Gabe negó con la cabeza.

—¿Sabes con qué aerolínea suele volar?

—Cuando no vuela en avión privado, suele ir con American Airlines en primera clase de costa a costa. Le gusta estirar las piernas.

—Si se fuera de Los Ángeles, ¿dónde crees que iría?

—Podría irse a casa. O podría irse a Nevada y quedarse allí un tiempo.

—Tiene burdeles en Elko, ¿verdad? —el muchacho se sonrojó y Decker preguntó—: ¿Sabes cómo se llaman esos locales?

—Uno es La Cúpula del Placer —tenía la cara roja—. El Palacio del Placer… Tiene como tres o cuatro sitios con la palabra «placer».

—¿Has intentado llamar a esos sitios?

El chico negó con la cabeza.

—No tengo los números. Puede que aparezcan en la guía. Podría llamar a información si quiere.

—No. Yo me encargo. Prepara una bolsa con algunas cosas, saca el dinero y las joyas de la caja fuerte y después te acompañaré al vestíbulo.

—Siento ser una molestia. Me siento como un idiota.

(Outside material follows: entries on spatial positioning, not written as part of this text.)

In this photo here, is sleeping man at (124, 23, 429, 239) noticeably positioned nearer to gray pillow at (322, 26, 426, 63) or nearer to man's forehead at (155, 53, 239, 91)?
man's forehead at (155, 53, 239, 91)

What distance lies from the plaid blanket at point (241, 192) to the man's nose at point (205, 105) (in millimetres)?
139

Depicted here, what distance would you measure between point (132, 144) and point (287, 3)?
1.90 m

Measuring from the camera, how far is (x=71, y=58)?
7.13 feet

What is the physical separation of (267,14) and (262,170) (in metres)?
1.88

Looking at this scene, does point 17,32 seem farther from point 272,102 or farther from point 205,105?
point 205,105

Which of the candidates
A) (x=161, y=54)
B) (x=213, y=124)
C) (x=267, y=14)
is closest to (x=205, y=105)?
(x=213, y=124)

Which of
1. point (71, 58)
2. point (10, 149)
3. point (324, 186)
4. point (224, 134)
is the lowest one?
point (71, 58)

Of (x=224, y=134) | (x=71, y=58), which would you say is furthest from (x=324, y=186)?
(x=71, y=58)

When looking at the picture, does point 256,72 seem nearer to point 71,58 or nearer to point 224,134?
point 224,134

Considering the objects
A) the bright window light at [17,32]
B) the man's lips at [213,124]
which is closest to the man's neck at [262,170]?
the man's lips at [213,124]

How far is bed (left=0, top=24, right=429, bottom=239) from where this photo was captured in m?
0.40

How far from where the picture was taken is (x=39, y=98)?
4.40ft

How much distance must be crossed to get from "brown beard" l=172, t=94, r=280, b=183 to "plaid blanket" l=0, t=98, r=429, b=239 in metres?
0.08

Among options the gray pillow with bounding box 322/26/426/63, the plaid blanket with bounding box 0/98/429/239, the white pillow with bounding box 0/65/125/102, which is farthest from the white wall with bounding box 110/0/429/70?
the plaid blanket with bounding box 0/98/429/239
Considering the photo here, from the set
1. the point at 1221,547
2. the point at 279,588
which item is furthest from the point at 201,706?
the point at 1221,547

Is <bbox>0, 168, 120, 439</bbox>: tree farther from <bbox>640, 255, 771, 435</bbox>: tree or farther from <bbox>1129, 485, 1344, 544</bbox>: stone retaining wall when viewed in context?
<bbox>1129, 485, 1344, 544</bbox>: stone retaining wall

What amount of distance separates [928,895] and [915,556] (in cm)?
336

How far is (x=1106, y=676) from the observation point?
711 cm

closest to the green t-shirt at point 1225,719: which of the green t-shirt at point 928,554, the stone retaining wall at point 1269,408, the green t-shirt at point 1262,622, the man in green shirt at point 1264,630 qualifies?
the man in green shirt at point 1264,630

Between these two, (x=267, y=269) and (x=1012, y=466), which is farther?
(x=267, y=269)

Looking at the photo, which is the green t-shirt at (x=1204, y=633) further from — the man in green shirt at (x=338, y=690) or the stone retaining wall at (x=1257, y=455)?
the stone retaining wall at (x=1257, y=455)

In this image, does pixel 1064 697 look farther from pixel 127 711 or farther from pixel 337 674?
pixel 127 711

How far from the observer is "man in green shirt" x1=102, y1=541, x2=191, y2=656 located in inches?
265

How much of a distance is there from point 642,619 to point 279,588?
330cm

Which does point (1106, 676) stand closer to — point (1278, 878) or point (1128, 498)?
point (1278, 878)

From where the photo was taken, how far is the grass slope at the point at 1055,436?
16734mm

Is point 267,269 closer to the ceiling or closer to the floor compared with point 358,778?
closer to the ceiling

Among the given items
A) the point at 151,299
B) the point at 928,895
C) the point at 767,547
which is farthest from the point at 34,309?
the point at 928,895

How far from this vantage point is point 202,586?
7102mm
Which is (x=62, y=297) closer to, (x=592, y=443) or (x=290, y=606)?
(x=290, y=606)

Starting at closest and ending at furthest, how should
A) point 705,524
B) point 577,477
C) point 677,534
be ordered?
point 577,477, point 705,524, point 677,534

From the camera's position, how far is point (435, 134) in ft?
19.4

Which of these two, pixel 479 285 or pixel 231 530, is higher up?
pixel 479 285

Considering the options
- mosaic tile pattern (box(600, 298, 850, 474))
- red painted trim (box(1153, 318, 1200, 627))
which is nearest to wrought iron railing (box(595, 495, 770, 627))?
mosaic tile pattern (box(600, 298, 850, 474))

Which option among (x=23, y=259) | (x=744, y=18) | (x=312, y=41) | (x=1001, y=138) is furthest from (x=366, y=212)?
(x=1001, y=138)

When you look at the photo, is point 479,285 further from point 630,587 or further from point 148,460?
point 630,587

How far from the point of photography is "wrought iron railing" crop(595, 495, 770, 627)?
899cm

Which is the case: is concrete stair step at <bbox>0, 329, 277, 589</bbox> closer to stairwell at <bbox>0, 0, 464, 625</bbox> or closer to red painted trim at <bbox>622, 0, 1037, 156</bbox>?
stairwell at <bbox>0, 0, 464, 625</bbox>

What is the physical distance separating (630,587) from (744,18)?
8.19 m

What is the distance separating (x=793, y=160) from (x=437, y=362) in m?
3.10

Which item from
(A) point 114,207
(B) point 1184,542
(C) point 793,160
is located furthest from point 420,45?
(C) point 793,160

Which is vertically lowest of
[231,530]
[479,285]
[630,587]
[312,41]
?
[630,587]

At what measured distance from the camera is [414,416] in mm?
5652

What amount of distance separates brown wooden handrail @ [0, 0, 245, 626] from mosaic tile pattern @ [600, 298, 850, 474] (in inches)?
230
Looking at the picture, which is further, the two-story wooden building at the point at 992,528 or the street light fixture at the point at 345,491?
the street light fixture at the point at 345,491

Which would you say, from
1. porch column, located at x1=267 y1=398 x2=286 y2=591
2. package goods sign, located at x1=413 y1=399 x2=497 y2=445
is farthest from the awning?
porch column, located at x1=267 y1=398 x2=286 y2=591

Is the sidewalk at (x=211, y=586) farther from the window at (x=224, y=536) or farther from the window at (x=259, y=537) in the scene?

—No es molestia —le pasó un brazo por los hombros. Al principio el chico se puso rígido, pero después relajó los hombros bajo el peso del brazo de Decker—. Y no te preocupes demasiado. Probablemente todo se solucione.

—Todo se soluciona. A veces se soluciona para bien. A veces para mal. Es esa segunda opción la que me preocupa.

Capítulo 4

En el interior del coche reinaba el silencio durante el camino a casa; el chico miraba por la ventanilla del copiloto como un cachorro abandonado. Rina ni siquiera se molestó en intentar hacerle hablar. Tenía toda la energía puesta en conducir el Porsche de Peter. Había trucado el motor y aumentado a saber cuántos caballos de potencia, de modo que se requería fuerza para manejarlo. Gracias a Dios la carretera permaneció vacía durante casi todo el trayecto.

En cuanto aparcó en la entrada, el muchacho se bajó del coche de un salto, como un gato enjaulado que al fin quedaba libre. Su equipaje consistía en una mochila de colegio que llevaba colgada de un hombro, un portátil y una pequeña bolsa de viaje. Era alto para su edad, con piernas larguiruchas. Sus pantalones parecían hacer un esfuerzo por mantenerse en sus caderas inexistentes.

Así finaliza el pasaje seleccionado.